Four years after the trip, ‘The Cruise of the Rolling Junk’ appeared in three instalments in the monthly magazine, Motoring. In a serious examination of ‘The Cruise’, the Canadian scholar Janet Lewis writes that it is ‘prophetic not only of the fiction that Fitzgerald was to write, but of the direction the Fitzgeralds’ loves would take. The spontaneous actions, the inability to cope with practical matters, the eccentric behaviour so amusing in [The Cruise] and so much a part of the Fitzgeralds’ personal charm would lead to their future unhappiness.’5

– Paul Theroux, 2011

Introduction

I first came across ‘The Cruise of the Rolling Junk’ when I was researching a radio programme for the BBC in 1996. It was the year of its author’s centenary. Remarkably, given that he was the author of The Great Gatsby, a book that belongs as much to American mythology as American literature, that radio show was, as I remember, the only marking of the anniversary in the British media. Its title was ‘The Authority of Failure’: the phrase was F. Scott Fitzgerald’s, contrasting himself with his friend Ernest Hemingway in one of his Notebooks – Ernest, who always spoke ‘with the authority of success. We could never sit across the table again.’ Then again, perhaps that title reveals one of the reasons for Fitzgerald’s neglect. It is somehow appropriate that a writer whose life has accumulated at least as much mythical status as his best-known novel should at the same time be ignored, on account of his wholesale embrace of failure. Such is the present’s permanent nervousness about the lasting quality of its own success.

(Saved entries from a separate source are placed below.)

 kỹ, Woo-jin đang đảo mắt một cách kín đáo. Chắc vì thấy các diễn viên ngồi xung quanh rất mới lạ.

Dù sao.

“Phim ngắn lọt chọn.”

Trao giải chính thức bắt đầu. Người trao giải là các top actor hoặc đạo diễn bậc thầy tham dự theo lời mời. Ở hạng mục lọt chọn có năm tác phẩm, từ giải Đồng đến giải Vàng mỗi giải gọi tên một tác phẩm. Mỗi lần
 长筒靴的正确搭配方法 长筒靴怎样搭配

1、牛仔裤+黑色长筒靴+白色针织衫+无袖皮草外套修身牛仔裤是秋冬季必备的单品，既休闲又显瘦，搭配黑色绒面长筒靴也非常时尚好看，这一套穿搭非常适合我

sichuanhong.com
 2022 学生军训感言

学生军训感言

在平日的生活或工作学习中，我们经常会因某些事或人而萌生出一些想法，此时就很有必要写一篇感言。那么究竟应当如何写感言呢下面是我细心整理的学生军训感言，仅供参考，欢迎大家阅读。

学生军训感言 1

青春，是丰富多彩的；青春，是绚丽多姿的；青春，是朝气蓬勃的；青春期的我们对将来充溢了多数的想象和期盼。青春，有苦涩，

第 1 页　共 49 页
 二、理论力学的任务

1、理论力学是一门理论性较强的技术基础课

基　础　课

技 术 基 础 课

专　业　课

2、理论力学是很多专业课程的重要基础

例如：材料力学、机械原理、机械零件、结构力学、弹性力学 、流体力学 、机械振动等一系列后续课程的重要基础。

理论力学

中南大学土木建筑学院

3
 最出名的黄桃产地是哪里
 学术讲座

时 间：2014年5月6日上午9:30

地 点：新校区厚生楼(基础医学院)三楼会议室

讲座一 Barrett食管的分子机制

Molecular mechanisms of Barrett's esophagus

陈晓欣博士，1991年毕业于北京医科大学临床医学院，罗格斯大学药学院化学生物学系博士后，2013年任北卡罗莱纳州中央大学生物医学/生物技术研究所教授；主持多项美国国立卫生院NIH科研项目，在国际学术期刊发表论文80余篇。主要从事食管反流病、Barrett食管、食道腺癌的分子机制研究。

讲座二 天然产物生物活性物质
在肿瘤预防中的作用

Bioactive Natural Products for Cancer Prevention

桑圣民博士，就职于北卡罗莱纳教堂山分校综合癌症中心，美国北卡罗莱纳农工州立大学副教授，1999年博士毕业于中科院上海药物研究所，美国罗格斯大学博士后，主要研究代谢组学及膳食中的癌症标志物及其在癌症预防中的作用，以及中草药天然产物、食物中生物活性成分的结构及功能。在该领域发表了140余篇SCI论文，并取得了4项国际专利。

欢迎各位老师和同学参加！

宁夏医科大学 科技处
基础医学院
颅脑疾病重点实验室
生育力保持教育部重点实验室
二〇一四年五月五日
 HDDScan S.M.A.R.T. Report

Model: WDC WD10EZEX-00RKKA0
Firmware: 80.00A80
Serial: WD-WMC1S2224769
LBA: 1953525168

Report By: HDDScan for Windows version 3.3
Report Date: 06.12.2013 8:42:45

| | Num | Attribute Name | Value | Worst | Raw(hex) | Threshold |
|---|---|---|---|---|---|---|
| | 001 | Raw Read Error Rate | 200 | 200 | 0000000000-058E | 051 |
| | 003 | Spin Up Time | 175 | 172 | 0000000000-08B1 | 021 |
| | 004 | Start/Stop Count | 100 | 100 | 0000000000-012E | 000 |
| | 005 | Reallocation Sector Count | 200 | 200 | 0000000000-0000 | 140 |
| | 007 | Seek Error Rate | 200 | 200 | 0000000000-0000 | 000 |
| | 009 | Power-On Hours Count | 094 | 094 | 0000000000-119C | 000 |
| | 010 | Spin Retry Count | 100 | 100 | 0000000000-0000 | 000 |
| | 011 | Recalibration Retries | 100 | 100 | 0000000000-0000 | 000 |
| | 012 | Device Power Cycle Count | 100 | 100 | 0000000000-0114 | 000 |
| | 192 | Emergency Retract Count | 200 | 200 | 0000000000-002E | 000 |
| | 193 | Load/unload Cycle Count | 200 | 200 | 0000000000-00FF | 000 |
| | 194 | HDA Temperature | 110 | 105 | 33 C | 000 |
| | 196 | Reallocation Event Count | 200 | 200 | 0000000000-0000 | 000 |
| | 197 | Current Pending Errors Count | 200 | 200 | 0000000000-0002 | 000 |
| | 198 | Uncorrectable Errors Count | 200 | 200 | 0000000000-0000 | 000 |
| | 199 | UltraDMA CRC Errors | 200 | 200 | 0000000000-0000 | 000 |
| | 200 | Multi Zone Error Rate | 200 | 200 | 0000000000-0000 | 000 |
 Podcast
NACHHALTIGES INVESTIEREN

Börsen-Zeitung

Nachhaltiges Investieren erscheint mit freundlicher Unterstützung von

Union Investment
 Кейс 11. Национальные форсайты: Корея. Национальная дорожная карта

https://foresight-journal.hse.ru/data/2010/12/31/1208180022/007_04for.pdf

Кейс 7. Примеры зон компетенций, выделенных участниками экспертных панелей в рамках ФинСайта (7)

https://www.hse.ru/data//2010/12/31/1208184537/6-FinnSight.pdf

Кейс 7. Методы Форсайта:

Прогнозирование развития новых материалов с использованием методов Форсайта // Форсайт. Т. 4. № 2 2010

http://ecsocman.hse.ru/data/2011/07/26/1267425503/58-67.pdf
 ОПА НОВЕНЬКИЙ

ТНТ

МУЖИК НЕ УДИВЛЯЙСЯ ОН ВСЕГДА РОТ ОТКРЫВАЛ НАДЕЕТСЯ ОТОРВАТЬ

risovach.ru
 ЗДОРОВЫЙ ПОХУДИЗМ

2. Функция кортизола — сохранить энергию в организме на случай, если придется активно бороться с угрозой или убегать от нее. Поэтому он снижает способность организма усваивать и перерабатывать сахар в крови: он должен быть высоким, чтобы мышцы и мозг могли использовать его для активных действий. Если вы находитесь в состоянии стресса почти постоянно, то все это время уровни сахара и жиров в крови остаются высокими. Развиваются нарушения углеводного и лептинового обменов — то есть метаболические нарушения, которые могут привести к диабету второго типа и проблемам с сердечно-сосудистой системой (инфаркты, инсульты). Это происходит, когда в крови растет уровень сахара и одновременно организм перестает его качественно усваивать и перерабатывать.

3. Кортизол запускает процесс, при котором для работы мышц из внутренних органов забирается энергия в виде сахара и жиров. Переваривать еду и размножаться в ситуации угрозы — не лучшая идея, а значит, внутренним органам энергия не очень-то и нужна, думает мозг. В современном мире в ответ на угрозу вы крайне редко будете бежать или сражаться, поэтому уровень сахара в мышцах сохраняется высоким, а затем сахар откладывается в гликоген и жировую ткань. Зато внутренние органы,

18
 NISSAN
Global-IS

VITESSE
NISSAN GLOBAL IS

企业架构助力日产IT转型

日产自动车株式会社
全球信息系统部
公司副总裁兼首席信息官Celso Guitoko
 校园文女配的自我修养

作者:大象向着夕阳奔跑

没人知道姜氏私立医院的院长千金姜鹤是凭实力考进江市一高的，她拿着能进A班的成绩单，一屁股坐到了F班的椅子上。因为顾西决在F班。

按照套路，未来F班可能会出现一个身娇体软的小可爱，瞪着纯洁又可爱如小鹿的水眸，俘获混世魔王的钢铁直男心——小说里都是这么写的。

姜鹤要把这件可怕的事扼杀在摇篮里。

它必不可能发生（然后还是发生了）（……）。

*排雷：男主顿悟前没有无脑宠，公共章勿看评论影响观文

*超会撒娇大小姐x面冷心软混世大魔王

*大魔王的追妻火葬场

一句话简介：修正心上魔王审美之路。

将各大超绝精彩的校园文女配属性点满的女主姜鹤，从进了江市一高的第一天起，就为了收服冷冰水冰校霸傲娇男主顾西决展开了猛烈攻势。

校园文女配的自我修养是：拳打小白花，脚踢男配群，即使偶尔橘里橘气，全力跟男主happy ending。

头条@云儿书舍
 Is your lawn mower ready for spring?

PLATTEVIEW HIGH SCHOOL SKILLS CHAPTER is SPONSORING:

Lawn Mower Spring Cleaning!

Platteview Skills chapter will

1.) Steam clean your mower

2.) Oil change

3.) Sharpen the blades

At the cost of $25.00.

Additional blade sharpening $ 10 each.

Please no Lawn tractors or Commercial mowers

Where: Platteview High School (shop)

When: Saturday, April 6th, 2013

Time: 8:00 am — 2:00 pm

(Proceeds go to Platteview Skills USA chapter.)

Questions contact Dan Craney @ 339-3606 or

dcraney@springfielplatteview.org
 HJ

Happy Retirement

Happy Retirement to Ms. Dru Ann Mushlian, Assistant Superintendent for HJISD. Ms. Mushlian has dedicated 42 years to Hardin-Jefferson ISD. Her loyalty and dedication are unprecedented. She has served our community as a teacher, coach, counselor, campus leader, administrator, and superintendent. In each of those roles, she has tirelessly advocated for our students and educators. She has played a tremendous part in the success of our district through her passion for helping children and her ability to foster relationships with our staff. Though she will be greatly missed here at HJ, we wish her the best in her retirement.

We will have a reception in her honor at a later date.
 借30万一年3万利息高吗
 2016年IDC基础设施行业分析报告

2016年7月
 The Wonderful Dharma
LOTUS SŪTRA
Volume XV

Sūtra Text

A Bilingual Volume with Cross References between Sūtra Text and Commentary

What did Fitzgerald’s failure consist of? ‘All in three days I got married and the presses were pounding out This Side of Paradise like they pound out extras in the movies,’ he wrote. Two years earlier, in 1918, he had fallen in love with the baby-faced Zelda Sayre; a year later she had ditched him. This sort of reverse was familiar to his adolescent, confused, aspirational and over-eager personality: through school, Princeton and the army he had become habituated to disappointment. Then abruptly, in the autumn of 1919, the New York publisher Scribner’s reversed his fortunes again by accepting his first novel. On the strength of it he got the girl back, and in April 1920, at the age of twenty-three, he was published and married. His dreams had come true.